§ **Selected extract**
▶

Mightier Than The Sword

Mar 30, 2003 13:41

So, the "Mightier than the Sword" reading went off yesterday. It went well. The reading lasted for about two hours. We got a blurb on the local news, and the local Public Television station was there and taped the event for their "Living In Iowa" show. Word is that a segment could air within the next couple of weeks.

I ended up being the closer for the reading. I wasn't originally supposed to be the closing reader, however the closing reader (Robert Dana) was sick, and needed to be moved up in the schedule. In a way it probably worked out better that way.

So, what follows is something of a summary of the event. Unfortunately, I have the feeling that I am going to miss people. Unfortunately, I don't have a list of all of the participants in front of me, and it's hard to remember all of them. So, I will make sure that I hit the major readers, and try to recount a few of the more memorable readers.



We started with Saadi Samawe and Chuck Miller reading Iraqi poetry, both in the original and in translation. Comparing these two to Simon and Garfunkel yields some interesting observations. Chuck is loud, outgoing, and very earthy type of person. Saadi was very composed, reserved, observant type who spoke extremely softly. An original odd-couple of sorts, book-end representations of poets, writers, and artists in general.

Their reading was insightful. In the reading it was made clear that poetry always offers a challenge in translation because of social differences in origins of the work. In many respects, poetry often carries connotations of the culture that created it, which is often difficult, and sometimes even impossible to translate (this works for both to and from English -- I will explain more later). For an example, one of the poems was about "travel", and as Chuck stated, he didn't understand what the importance of travel as a concept was. Saadi explained that because of the political climate there frequently travel is often a more permanent departure, so chosing to depart often takes on more literal and philosophical questions.

◀

Extracted records:
▶

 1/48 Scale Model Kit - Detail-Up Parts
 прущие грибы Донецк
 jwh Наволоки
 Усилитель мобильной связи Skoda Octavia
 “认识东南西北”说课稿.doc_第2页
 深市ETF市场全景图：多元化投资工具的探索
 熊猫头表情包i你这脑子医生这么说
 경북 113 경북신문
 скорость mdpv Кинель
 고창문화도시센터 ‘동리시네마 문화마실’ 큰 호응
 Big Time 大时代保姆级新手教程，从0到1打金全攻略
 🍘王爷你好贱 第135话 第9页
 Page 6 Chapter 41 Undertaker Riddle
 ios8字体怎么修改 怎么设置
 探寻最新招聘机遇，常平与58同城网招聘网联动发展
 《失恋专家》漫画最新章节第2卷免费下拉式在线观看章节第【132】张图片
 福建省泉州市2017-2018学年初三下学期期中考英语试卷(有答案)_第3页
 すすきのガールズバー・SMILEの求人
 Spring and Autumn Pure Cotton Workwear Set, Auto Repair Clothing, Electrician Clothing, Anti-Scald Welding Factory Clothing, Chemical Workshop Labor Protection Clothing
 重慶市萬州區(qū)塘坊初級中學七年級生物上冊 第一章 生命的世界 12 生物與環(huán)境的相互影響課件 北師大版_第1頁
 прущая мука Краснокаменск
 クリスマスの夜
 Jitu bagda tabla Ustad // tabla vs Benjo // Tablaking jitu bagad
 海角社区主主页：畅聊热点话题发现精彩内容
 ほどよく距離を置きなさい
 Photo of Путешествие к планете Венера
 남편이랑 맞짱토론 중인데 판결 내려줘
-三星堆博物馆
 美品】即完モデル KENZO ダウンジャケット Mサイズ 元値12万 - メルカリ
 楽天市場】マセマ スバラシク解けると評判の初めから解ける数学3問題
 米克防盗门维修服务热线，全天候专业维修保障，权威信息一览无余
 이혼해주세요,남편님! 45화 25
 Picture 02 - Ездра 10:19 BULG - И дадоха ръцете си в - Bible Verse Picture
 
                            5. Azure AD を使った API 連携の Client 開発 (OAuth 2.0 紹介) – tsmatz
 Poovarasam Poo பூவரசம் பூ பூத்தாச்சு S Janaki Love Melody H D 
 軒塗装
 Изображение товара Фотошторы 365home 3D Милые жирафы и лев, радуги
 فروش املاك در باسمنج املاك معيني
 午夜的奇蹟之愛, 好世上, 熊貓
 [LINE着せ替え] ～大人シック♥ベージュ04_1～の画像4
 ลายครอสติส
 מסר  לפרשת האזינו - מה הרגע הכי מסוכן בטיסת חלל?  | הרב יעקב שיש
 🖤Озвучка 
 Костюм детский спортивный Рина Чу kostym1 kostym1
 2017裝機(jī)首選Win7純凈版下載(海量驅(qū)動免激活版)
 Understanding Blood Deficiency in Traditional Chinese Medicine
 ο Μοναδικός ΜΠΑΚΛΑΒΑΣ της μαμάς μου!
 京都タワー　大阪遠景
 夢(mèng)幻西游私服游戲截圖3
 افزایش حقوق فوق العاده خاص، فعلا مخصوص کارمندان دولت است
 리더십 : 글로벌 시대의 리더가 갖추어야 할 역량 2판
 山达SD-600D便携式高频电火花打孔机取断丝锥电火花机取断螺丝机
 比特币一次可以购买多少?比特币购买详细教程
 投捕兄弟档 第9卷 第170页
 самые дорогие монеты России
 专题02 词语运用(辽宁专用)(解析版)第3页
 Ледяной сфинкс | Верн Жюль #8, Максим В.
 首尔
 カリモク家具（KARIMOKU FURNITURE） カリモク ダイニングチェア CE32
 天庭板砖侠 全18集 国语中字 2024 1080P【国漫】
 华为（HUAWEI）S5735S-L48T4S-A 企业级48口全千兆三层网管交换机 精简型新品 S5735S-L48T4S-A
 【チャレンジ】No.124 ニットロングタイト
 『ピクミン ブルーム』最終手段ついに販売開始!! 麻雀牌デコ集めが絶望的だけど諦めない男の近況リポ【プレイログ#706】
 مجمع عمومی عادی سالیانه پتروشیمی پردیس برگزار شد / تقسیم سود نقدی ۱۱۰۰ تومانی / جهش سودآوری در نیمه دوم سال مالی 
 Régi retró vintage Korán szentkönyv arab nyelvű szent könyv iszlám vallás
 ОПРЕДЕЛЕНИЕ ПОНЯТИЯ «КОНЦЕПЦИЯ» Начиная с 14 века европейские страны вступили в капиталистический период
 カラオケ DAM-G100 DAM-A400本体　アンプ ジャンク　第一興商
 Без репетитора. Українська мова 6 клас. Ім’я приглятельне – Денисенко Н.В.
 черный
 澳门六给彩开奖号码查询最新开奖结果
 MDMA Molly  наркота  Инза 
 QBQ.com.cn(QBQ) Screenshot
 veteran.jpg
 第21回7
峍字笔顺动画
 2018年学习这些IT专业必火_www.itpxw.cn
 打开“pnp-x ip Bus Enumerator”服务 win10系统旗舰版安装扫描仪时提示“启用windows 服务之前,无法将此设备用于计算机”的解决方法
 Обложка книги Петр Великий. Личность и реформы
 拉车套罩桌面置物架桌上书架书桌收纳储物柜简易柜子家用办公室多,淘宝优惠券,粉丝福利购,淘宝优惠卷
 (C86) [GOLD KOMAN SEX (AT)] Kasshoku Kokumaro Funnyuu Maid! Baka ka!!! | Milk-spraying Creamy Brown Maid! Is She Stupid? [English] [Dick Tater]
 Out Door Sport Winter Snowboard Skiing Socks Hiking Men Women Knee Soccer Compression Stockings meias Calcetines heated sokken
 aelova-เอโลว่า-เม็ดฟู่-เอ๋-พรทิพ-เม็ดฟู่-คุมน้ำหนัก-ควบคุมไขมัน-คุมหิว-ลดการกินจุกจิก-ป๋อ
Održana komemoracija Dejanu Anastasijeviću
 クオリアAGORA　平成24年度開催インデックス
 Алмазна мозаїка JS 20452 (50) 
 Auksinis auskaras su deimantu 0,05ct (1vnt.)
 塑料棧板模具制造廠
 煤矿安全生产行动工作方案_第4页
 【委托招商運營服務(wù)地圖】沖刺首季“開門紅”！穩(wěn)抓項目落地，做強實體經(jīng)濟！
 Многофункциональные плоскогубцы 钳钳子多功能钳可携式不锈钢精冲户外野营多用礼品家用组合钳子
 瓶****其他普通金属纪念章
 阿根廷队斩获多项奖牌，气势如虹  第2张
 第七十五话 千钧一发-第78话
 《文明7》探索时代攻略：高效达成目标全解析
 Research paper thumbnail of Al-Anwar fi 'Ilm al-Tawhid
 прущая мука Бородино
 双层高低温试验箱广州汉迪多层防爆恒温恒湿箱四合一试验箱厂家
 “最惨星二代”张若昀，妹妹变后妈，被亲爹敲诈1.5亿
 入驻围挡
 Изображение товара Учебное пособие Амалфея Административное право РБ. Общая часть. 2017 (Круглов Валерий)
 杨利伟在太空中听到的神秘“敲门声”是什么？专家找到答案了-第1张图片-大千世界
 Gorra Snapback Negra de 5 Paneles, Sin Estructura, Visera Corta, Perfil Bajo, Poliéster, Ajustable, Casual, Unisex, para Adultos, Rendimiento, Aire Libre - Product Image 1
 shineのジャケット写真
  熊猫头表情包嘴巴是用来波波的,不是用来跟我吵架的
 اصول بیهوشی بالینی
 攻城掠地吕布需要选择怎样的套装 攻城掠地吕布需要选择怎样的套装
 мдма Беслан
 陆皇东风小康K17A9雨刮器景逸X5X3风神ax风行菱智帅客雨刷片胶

◀

§ **Exercise**
In the post about the poetry reading, condense the paragraph that begins "Their reading was insightful" into two or three sentences that keep its main facts.

§ **Your solution**
The insightful reading showed that poetry is always hard to translate, because it carries connotations of its culture of origin that can be difficult or even impossible to carry into or out of English. When Chuck said he didn't see why the concept of travel mattered in one poem, Saadi explained that the political climate there often makes travel a more permanent departure. Choosing to leave therefore raises more literal and philosophical questions.